Fibonacci’s sexagesimals

15

Leonardo da Pisano a.k.a Fibonacci was instrumental in bringing the Hindu-Arabic numeral system into Europe. Before that, mathematicians there worked in base sixty with Roman numerals.

For example, the square root of two might be approximated as: one and twenty-four parts of sixty and fifty-one parts of three-thousand-six-hundred, and written as: i xxiv li, with the scaling determined by context. At the time, “nothingness” was known (i.e. zero), but had no standard representation in this number system.

Had Fibonacci ignored these new-fangled decimal digits he encountered during his travels, he surely would have addressed the deficiencies in the current system. This improved system we'll call Fibonacci’s sexagesimals.

Your task is to write a program, function or code snippet which takes a floating point number in ASCII or binary format and outputs in base sixty Roman numerals. The input can be file, console, command line or function argument and output can be file or console, whichever is easiest.

The output can be upper or lower case, and must include these improvements:

  • use n or N to indicate null meaning a place has no value, i.e. “zero” (a problem with the system)
  • use e or E to indicate et corresponding to the sexagesimal point (another problem with the system)
  • use a middle dot · or an asterisk * to separate groups of Roman numerals (yet another problem with the system)

## Requests
(a) In the passage on Fibonacci's sexagesimals, which letter marks a place that has no value?
(b) Carry on writing the passage about Fibonacci's sexagesimals, starting right after its last sentence.
The lines that come next are separate material and have no connection to the passage.

## Record set
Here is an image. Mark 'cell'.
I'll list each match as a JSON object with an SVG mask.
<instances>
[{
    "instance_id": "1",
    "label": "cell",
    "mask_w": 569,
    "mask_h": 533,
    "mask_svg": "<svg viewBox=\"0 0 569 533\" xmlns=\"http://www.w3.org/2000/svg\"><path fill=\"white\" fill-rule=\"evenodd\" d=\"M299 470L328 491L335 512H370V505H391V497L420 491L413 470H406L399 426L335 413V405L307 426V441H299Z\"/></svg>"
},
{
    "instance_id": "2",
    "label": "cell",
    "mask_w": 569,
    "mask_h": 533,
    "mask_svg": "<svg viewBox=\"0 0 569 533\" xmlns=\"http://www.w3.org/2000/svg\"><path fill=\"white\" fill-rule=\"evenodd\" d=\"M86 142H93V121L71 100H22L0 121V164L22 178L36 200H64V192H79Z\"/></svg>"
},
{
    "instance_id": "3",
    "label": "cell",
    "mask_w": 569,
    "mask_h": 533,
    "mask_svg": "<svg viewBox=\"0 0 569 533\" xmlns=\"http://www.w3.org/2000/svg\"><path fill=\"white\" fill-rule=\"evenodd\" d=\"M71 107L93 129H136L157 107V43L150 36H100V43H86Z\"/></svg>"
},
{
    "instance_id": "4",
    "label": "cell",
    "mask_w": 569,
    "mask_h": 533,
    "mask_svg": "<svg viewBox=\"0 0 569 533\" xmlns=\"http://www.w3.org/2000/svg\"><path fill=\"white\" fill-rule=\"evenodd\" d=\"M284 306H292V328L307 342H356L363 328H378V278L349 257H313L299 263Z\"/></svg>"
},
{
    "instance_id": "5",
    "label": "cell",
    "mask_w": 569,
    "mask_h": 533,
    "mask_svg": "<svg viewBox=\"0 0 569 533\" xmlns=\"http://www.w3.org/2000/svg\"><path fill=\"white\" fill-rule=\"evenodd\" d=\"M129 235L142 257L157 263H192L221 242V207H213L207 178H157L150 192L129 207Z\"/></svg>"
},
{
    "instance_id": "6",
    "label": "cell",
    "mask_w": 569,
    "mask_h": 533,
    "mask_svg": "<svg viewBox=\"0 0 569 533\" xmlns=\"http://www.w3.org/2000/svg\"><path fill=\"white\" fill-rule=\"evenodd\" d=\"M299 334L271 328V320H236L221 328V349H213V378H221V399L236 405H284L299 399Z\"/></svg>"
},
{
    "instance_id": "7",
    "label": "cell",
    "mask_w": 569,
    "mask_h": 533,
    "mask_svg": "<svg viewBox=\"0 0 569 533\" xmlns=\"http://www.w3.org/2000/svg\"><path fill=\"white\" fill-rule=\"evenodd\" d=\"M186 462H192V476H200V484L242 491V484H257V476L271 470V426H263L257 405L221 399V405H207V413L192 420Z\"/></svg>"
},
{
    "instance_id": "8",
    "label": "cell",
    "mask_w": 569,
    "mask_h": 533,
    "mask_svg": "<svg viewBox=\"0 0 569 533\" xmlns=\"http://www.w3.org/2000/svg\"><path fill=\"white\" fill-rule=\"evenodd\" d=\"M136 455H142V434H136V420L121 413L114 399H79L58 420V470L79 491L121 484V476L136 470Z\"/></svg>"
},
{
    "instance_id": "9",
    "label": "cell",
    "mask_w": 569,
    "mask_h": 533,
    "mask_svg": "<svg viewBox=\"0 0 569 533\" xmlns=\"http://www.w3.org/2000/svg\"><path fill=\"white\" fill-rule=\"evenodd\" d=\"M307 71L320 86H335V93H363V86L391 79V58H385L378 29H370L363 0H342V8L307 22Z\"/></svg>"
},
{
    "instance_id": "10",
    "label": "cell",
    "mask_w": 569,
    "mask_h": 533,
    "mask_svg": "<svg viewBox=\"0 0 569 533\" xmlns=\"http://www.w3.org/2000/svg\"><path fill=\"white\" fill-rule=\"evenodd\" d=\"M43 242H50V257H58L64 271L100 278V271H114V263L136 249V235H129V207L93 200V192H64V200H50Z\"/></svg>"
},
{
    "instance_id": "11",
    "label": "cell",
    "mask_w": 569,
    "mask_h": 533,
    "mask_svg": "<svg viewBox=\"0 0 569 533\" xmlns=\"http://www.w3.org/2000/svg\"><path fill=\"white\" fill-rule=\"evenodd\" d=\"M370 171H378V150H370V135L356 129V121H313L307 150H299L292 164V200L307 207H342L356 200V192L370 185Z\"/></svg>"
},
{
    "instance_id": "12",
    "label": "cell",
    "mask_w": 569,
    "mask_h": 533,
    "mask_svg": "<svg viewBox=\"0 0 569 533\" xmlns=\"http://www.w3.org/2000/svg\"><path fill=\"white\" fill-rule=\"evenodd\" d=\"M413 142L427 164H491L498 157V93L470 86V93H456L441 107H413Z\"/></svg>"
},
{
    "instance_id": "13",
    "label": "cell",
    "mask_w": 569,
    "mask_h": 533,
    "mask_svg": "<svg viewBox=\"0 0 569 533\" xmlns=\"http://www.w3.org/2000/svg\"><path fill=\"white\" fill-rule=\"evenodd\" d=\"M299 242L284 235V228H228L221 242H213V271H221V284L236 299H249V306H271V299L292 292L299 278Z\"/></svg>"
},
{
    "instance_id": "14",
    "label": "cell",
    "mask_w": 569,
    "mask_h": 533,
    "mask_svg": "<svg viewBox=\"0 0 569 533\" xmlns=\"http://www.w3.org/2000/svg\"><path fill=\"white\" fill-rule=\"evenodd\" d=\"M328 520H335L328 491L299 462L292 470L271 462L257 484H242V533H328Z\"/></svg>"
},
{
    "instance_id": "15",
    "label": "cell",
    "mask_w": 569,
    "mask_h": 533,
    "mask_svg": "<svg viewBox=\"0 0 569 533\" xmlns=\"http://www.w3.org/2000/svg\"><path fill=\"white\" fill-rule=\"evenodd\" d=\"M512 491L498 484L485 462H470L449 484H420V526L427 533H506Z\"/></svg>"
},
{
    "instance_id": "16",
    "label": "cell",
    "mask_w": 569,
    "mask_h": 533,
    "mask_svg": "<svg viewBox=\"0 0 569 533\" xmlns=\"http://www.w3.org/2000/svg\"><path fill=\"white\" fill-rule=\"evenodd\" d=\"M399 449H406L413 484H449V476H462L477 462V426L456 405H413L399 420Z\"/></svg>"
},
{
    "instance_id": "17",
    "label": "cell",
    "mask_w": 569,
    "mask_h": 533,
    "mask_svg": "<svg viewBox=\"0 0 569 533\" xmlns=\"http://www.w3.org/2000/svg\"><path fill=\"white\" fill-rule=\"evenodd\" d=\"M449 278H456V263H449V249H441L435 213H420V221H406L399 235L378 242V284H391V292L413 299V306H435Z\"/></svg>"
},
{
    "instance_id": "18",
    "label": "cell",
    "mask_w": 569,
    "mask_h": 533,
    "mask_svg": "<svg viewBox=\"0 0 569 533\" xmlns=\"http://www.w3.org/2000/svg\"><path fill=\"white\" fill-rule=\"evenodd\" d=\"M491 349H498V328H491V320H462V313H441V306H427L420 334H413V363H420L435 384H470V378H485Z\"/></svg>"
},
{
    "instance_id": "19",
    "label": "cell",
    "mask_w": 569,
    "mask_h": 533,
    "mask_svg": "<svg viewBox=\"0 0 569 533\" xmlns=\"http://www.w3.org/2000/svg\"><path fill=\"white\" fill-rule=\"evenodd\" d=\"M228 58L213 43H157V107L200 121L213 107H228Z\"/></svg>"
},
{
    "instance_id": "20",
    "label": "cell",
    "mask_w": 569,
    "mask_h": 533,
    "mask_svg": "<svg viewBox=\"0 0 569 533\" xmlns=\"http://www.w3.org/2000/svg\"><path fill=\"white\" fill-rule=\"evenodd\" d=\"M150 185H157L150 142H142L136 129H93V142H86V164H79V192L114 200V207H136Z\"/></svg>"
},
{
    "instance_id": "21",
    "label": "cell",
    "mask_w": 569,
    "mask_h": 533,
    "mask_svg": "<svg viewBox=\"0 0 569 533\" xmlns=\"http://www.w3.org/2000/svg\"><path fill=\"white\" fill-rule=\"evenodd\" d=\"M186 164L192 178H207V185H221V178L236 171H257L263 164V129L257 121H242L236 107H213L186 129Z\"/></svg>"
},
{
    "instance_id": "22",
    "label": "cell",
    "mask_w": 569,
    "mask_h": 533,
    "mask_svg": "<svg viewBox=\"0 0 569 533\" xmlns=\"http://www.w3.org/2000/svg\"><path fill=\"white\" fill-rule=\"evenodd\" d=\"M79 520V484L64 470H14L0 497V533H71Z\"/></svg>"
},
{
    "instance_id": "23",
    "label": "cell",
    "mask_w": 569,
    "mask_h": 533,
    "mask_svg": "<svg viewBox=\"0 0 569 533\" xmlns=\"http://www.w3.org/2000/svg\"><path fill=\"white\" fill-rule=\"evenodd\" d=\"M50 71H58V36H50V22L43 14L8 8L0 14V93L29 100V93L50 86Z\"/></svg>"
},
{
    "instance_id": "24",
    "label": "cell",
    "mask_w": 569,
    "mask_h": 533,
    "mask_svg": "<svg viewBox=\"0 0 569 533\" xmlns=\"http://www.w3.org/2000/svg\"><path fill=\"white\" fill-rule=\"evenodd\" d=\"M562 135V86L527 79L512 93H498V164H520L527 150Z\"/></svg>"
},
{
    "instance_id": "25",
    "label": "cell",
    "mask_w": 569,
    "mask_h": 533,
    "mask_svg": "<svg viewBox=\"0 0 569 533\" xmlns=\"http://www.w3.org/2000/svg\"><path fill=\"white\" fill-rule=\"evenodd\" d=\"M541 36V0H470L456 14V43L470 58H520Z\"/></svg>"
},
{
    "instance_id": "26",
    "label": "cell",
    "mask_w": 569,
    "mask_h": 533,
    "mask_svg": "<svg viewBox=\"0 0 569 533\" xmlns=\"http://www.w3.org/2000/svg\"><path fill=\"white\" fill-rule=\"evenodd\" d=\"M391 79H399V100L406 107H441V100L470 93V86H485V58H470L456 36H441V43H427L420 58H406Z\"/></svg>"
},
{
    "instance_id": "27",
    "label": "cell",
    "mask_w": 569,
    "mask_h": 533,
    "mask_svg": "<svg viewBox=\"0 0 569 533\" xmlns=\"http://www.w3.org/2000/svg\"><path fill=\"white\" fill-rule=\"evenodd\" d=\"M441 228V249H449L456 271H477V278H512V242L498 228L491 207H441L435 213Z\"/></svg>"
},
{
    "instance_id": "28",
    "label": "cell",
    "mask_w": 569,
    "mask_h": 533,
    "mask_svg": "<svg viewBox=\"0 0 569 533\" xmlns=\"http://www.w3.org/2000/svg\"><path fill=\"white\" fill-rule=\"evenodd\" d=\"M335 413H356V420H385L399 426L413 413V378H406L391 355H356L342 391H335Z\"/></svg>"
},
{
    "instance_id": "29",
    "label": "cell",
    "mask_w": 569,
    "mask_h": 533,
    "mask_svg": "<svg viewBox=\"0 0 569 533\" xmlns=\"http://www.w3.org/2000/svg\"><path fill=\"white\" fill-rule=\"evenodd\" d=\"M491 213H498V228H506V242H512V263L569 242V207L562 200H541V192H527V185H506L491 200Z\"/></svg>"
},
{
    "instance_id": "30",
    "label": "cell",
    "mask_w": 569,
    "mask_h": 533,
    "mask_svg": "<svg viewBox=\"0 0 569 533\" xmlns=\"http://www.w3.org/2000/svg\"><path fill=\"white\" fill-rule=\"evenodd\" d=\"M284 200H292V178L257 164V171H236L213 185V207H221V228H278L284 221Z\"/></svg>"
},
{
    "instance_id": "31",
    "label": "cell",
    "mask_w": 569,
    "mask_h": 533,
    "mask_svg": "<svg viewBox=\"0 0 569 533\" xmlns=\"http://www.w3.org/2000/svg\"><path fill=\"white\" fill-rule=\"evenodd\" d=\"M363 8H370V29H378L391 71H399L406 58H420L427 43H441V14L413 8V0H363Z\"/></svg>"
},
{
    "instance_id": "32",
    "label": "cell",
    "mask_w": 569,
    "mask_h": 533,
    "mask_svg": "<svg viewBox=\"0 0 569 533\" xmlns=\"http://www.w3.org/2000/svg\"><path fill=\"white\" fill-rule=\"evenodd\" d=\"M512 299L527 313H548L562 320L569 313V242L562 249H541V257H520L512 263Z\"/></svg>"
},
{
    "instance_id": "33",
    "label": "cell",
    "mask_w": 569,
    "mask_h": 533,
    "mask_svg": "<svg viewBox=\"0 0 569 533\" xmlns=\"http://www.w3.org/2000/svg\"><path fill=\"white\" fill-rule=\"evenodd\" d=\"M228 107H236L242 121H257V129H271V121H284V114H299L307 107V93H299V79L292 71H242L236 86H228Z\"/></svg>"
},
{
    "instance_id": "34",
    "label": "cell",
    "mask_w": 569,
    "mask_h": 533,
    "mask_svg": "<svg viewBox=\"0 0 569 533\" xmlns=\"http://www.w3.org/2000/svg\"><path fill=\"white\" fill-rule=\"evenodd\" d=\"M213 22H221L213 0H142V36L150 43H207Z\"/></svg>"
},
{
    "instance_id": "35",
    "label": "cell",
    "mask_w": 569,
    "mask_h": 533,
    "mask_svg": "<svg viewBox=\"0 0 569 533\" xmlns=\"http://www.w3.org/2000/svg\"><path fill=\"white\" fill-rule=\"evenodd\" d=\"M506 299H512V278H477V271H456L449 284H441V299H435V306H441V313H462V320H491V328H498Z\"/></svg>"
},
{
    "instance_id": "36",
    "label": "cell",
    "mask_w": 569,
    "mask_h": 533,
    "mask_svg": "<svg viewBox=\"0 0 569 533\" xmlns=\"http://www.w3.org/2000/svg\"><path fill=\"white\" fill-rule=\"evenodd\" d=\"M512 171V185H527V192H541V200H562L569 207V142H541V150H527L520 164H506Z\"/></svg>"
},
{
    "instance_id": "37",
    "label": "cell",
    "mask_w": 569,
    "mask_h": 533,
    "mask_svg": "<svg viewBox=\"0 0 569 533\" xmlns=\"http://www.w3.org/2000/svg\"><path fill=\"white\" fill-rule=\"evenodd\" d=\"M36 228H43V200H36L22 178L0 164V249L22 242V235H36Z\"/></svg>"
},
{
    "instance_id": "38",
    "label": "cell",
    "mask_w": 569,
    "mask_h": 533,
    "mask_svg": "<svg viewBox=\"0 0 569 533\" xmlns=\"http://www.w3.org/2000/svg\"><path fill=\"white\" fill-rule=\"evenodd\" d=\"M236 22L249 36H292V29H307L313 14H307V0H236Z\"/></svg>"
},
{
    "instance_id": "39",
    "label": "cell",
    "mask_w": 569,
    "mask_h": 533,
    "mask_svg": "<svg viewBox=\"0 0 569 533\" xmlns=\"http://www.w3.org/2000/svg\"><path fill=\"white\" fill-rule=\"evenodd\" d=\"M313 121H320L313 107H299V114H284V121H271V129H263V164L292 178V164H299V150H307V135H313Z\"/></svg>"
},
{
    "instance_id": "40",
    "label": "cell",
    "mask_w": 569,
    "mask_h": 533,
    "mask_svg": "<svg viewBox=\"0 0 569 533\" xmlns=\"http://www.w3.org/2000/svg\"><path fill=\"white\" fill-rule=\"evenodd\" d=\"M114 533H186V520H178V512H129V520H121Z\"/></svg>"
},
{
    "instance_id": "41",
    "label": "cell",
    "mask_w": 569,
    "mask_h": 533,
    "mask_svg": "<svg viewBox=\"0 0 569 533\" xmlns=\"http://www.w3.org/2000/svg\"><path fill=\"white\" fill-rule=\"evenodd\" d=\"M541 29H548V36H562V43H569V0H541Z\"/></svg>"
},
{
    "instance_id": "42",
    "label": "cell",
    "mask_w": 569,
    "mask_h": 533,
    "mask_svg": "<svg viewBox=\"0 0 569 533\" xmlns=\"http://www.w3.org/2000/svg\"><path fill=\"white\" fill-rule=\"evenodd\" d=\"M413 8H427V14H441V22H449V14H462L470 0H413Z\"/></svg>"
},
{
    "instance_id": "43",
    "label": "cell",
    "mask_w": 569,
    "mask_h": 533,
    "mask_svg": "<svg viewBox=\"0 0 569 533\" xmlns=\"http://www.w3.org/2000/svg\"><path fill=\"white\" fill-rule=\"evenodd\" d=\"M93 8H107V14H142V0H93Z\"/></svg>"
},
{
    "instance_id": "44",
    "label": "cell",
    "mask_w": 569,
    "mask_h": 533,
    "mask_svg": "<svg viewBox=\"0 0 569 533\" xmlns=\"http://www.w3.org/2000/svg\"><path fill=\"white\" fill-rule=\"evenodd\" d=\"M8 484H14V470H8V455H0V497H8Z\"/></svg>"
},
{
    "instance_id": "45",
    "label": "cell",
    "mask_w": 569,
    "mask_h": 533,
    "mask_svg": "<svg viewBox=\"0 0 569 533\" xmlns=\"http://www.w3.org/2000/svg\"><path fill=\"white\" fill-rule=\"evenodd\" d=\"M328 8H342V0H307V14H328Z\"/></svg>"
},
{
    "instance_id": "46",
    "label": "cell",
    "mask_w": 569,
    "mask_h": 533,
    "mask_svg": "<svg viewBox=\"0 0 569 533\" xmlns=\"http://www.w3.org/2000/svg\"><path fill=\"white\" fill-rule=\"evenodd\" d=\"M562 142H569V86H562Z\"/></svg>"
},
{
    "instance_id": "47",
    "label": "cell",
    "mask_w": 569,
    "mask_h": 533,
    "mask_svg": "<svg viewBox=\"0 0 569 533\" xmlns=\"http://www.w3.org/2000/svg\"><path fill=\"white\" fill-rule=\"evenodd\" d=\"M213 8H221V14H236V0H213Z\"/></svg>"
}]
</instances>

## Answers to each task
(a) The letter n or N, standing for null.

(b)
Assume the input will be floating point with mantissa not greater than lix·lix·lix·lix·lix. Fractions less than n·e·n·n·n·n·i can be ignored. So, provided the input has these restrictions, at most ten groups of Roman numerals with one e can be outputted.

Numbers less than i must have a leading n·e to ensure the context is clear.

Some examples: inputoutput

  • 0n
  • 1i
  • 60i·n
  • 0.1n·e·vi
  • 3600i·n·n
  • 10.5x·e·xxx
  • 16777215i·xvii·xl·xx·xv
  • 3.1415926536iii·e·viii·xxix·xliv·n·xlvii

The output must avoid unnecessary leading in the mantissa part, isolated e, or trailing ·n in the fractional part of the output. So for example, n·n·n·n·i, i·e, and i·e·n·n·n·n·n are incorrect outputs for an input of 1.

Differences of plus or minus n·e·n·n·n·n·i in the output are within tolerances and acceptable.

The input is any legal floating point in the language of your choice, so can include positive or negative exponents as long as the input doesn't fall outside the range specified above.

And finally, Roman numeral built-ins are allowed!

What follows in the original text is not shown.